Updates on Avatar include rave review and strong opening reports from the New York Times, Wall Street Journal, Hollywood Reporter, National Public Radio, and Variety.
James Cameron and Avatar star, Sam Worthington
Cameron was a hyper fan who drove a truck for a living when "Star Wars" came out. He felt he could do it better. He did not do the top college route, but he has always been a reader and a hands on mechanic. His way of thinking, doing business and living remains blue collar, which makes him a very successful outsider in Hollywood. He is creative, intelligent, demanding, tyrannical, and highly critical. At the same time he can be likable, amiable and friendly. He is a tinkerer and a dreamer, according to his biographer. He developed the effects for "The Abyss" and "Terminator II", created on camera stunts and actors for "Titanic" and is responsible for more video game imagery than anyone is allowed to know. In the original "Terminator" he found a formula that works: write romances than boys and men will want to see. Once he had money he jumped in with both feed into documentaries, including the search for and excavation of the original Titanic. He made nature documentaries that jumped out at people, and are considered some of the most dynamic on the museum circuit. In the ten years since "Titanic" he did scrap a Mars movie and a futuristic battle movie.
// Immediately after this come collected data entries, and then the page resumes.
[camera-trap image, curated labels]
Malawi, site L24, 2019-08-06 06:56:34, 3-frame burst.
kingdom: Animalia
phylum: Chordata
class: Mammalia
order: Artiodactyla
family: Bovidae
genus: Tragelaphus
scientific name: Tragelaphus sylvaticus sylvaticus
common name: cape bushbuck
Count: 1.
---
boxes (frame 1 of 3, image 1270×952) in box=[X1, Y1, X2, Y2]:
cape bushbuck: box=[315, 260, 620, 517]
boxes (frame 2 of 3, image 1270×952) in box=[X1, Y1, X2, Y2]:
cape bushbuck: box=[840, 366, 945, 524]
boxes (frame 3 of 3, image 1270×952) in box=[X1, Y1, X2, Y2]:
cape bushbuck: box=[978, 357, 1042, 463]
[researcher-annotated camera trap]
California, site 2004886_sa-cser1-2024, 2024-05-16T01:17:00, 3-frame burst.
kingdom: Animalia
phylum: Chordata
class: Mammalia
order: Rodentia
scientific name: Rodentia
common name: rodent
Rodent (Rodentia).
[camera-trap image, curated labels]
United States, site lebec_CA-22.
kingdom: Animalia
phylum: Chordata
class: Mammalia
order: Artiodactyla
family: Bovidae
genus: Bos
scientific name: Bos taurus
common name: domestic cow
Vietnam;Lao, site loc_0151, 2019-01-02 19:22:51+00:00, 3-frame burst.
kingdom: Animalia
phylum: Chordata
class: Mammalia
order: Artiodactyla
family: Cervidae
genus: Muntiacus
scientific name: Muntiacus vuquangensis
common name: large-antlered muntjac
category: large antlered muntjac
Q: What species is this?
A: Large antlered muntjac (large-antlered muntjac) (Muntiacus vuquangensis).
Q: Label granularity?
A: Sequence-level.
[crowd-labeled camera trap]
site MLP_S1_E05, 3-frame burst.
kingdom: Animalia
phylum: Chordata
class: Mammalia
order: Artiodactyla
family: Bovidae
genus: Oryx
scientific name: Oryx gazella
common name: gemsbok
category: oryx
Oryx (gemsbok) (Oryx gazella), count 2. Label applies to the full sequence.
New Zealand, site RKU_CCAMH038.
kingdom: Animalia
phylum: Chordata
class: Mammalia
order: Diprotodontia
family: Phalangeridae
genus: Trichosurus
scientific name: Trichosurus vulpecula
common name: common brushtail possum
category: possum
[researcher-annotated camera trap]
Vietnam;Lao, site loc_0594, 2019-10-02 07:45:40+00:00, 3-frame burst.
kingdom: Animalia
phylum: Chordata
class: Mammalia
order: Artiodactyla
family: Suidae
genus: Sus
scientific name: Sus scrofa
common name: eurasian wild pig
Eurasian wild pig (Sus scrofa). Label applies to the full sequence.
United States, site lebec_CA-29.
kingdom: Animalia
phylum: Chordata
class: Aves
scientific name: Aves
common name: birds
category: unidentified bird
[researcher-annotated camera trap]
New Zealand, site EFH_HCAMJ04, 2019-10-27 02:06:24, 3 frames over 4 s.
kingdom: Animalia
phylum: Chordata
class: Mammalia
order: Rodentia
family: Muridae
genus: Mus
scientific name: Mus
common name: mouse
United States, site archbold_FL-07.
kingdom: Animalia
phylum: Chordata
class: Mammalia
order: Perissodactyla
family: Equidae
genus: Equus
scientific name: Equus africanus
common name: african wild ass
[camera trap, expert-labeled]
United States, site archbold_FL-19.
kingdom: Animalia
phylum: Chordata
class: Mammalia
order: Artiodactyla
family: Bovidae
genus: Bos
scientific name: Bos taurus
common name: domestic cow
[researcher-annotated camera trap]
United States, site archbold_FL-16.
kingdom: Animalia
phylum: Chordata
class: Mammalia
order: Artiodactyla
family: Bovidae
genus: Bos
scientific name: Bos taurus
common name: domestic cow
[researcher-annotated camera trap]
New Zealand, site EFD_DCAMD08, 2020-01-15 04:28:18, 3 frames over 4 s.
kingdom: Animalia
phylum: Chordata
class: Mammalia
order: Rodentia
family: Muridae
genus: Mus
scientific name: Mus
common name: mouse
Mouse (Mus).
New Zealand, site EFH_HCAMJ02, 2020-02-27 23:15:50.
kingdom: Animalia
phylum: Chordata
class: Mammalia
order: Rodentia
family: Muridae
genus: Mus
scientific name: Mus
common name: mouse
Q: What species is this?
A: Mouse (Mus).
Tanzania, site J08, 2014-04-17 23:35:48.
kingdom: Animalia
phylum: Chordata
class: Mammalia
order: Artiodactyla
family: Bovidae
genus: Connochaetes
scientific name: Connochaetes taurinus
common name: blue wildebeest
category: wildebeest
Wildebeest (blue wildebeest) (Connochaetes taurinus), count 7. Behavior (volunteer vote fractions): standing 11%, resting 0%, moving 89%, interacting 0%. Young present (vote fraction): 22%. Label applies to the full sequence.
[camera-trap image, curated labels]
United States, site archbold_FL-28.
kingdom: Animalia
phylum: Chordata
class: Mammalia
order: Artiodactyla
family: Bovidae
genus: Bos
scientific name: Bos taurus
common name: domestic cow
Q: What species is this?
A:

"Avatar" uses 3D and other cutting edge technology in ways that tell the story, not just impress or add novelty. Cameron offered to give back points on the film to get more money for "Titanic" from FOX, but they refused saying that the film "would never make money." With "Avatar" they are counting on it making money despite the huge investment costs.
Cameron can get executives to delay projects, increase money, promise promotion, and much more, despite his having trouble functioning it their Hollywood / Wall Street circles.
KCRW's the Business titled this week's episode: "The King of the World", with the following copy "James Cameron's Avatar isn't just a hugely expensive sci-fi adventure – it's a titanic bid to transform movies. We get inside the mind of one of Hollywood's biggest players with Rebecca Keegan, author of the new book The Futurist: The Life and Films of James Cameron."